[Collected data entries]
* * * * * * * * *
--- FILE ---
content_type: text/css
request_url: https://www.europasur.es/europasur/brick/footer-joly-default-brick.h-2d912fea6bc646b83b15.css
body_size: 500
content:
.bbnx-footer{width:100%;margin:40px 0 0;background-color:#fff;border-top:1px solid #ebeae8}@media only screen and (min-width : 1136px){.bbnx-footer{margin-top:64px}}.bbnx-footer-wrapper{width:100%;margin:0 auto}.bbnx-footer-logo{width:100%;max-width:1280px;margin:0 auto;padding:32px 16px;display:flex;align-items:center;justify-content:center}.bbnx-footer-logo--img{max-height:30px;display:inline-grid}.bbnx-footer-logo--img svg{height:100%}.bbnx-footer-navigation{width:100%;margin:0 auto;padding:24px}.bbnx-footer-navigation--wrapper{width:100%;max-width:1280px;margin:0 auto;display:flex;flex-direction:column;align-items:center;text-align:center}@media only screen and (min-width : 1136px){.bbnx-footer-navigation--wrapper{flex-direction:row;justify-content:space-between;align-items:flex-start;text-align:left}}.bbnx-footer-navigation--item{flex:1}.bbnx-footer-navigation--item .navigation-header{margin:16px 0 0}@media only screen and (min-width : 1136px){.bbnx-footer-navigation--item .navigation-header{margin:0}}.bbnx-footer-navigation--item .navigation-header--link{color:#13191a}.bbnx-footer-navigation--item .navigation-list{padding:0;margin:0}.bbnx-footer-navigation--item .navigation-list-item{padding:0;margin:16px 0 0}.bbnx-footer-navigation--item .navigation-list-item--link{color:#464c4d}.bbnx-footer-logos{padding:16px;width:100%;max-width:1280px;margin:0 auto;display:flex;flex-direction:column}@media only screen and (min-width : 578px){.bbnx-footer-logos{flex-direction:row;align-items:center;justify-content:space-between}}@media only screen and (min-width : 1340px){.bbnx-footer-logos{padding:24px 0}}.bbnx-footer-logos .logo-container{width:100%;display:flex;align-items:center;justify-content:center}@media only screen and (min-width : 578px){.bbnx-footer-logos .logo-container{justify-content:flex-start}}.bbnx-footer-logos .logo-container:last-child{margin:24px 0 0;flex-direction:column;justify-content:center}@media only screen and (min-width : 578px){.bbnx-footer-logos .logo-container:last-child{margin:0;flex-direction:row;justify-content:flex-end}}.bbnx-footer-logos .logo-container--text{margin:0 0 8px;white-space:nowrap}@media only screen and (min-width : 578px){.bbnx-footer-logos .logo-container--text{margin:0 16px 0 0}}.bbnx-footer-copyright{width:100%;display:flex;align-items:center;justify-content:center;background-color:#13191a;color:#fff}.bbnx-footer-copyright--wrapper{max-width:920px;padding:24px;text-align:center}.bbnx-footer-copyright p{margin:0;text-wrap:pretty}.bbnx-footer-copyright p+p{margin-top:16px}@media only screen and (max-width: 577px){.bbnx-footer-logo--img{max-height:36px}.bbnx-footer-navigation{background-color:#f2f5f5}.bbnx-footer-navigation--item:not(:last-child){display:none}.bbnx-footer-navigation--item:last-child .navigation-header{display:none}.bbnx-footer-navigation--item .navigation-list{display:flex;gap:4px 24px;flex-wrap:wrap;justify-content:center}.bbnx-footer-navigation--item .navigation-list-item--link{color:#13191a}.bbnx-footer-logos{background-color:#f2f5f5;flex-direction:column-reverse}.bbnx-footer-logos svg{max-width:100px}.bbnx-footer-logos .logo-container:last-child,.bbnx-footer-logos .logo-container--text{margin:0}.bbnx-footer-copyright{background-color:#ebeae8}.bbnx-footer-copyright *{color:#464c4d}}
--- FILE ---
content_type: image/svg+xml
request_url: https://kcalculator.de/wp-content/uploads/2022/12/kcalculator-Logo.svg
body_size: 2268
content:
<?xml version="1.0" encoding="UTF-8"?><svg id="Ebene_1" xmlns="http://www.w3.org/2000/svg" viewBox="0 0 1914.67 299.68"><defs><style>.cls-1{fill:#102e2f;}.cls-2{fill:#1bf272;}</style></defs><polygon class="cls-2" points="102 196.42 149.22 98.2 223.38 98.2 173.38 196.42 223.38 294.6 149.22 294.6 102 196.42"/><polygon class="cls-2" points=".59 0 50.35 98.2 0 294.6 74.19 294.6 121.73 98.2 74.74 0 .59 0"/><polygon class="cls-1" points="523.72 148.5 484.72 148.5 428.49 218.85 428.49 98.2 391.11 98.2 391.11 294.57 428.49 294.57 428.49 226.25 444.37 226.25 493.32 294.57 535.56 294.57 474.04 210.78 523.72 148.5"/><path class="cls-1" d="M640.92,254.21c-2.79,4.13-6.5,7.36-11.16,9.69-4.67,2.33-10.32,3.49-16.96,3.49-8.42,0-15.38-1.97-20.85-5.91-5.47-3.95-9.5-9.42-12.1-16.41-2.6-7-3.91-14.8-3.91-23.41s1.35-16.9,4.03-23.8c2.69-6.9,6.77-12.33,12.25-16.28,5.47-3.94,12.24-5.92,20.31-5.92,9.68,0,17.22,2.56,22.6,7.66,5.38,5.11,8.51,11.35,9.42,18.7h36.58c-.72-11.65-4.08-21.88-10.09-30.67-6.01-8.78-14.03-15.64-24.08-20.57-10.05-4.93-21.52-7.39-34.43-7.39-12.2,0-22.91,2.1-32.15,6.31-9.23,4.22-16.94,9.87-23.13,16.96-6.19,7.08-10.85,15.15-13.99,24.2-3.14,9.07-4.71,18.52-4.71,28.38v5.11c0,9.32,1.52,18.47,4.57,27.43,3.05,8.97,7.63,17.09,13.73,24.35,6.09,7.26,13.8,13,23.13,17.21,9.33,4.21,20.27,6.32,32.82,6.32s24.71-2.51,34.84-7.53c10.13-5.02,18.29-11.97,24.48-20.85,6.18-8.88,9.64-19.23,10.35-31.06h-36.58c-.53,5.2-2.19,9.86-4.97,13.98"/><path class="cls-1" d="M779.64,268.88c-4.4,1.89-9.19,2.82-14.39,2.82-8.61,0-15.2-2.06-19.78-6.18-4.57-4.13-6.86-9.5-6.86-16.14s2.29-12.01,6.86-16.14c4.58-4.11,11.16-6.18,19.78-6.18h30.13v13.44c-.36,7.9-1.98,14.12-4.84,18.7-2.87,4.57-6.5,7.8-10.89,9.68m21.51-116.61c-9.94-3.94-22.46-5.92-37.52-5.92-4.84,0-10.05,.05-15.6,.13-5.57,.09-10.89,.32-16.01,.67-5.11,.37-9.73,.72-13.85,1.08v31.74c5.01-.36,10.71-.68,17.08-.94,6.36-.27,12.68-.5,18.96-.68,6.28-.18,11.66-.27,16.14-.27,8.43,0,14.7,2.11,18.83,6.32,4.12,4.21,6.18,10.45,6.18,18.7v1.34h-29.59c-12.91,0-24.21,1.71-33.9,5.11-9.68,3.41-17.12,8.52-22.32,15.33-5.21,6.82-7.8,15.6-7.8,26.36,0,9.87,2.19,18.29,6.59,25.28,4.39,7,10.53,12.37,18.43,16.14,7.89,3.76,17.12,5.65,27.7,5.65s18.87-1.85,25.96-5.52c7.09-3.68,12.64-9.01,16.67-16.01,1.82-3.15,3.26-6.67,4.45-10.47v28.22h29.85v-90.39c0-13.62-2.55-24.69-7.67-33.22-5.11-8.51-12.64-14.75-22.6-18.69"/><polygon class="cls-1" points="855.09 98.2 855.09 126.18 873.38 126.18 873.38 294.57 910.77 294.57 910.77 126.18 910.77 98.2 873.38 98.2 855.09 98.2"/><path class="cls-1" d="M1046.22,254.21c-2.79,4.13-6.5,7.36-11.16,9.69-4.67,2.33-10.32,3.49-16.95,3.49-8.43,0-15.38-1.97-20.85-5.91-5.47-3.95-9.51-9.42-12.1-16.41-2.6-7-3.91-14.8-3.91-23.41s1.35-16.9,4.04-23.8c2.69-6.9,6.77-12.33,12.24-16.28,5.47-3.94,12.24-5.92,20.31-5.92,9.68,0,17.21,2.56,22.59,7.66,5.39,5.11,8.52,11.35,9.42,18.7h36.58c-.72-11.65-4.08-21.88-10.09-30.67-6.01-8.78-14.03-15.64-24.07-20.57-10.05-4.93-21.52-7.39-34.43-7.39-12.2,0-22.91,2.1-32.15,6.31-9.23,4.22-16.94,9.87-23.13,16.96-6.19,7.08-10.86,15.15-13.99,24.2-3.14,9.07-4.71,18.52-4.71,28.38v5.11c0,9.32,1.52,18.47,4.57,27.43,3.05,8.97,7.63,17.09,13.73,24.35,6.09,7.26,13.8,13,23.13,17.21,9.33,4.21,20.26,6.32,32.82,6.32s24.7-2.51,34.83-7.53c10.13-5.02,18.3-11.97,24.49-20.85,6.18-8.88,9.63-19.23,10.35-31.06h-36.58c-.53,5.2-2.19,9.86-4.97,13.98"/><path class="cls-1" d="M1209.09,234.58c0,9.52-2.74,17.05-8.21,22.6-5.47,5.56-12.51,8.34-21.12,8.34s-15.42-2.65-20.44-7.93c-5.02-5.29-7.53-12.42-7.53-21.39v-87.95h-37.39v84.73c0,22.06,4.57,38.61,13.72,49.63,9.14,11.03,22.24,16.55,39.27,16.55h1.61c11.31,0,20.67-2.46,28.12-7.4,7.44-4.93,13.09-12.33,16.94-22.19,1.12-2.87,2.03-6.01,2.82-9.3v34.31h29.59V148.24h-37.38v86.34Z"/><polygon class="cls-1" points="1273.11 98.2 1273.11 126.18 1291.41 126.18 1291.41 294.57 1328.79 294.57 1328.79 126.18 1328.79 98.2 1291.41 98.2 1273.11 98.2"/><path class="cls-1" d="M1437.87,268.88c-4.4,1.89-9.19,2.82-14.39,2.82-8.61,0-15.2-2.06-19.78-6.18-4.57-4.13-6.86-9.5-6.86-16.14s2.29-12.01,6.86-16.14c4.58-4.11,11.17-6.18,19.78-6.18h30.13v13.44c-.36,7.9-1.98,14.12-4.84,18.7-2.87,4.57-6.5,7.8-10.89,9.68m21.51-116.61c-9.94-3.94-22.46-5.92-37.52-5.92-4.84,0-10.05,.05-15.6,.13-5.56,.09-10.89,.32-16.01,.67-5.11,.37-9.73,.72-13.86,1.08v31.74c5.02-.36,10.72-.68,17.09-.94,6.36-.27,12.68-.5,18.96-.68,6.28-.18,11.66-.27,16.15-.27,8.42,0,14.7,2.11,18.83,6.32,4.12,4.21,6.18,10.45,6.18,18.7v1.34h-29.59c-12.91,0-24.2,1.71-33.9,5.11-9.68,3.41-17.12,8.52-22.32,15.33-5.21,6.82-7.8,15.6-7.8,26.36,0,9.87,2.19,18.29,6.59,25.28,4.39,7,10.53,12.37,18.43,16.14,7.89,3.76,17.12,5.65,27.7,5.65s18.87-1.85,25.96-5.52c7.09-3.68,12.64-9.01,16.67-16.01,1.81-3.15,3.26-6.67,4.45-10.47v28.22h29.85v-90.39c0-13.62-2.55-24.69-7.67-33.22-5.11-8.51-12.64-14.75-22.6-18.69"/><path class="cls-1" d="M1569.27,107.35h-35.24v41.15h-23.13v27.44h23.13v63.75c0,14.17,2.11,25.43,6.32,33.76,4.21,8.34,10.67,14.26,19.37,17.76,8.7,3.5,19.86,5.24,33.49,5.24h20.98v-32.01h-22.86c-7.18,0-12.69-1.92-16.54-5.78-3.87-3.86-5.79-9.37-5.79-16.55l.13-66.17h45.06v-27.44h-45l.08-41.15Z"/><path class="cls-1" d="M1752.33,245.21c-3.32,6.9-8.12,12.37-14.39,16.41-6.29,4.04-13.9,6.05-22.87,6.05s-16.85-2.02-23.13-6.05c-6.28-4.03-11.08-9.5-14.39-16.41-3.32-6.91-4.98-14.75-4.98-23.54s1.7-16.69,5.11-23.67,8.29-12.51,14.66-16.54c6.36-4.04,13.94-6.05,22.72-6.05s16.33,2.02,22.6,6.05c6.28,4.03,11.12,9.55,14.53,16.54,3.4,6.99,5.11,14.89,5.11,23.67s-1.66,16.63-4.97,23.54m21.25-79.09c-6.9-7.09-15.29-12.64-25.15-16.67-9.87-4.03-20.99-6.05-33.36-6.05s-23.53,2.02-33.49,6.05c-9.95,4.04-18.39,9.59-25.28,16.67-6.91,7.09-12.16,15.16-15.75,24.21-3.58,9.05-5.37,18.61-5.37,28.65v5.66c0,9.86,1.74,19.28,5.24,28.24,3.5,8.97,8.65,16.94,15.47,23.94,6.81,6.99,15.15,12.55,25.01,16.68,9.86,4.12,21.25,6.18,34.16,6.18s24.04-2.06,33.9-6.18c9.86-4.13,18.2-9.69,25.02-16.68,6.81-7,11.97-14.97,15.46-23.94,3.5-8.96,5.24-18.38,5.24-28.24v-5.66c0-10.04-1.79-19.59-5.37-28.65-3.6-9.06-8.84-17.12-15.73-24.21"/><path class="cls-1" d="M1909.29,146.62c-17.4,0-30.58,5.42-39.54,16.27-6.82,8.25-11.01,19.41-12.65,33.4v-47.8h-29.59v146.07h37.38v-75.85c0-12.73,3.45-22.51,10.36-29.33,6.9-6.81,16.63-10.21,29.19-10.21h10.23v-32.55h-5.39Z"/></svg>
* * * * * * * * *
▶ [WHAT THIS TASK INVOLVES]
You are asked to count the lines of the records above in which the word "https" occurs, and to give only that number.

▶ [RESULT FOR THIS TASK]
2